── Material for the task

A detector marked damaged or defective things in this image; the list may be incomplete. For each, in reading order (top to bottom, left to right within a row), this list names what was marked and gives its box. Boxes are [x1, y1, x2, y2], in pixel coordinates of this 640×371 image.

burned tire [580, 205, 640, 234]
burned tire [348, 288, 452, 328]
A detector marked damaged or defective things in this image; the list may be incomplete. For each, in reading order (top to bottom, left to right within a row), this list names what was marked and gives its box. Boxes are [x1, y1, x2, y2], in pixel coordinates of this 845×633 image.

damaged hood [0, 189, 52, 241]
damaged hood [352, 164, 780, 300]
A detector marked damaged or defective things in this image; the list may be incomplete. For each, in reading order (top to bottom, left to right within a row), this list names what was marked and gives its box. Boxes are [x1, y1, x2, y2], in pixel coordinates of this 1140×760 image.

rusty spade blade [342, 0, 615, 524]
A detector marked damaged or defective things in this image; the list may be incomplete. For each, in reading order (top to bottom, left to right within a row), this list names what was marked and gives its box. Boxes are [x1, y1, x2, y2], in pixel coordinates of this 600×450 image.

────

== What is being asked ==
Copy out all of the data above, putting "broken or faulty" in place of each "damaged or defective" and changing nothing else.

== Written solution ==
A detector marked broken or faulty things in this image; the list may be incomplete. For each, in reading order (top to bottom, left to right within a row), this list names what was marked and gives its box. Boxes are [x1, y1, x2, y2], in pixel coordinates of this 640×371 image.

burned tire [580, 205, 640, 234]
burned tire [348, 288, 452, 328]
A detector marked broken or faulty things in this image; the list may be incomplete. For each, in reading order (top to bottom, left to right within a row), this list names what was marked and gives its box. Boxes are [x1, y1, x2, y2], in pixel coordinates of this 845×633 image.

damaged hood [0, 189, 52, 241]
damaged hood [352, 164, 780, 300]
A detector marked broken or faulty things in this image; the list may be incomplete. For each, in reading order (top to bottom, left to right within a row), this list names what was marked and gives its box. Boxes are [x1, y1, x2, y2], in pixel coordinates of this 1140×760 image.

rusty spade blade [342, 0, 615, 524]
A detector marked broken or faulty things in this image; the list may be incomplete. For each, in reading order (top to bottom, left to right within a row), this list names what was marked and gives its box. Boxes are [x1, y1, x2, y2], in pixel coordinates of this 600×450 image.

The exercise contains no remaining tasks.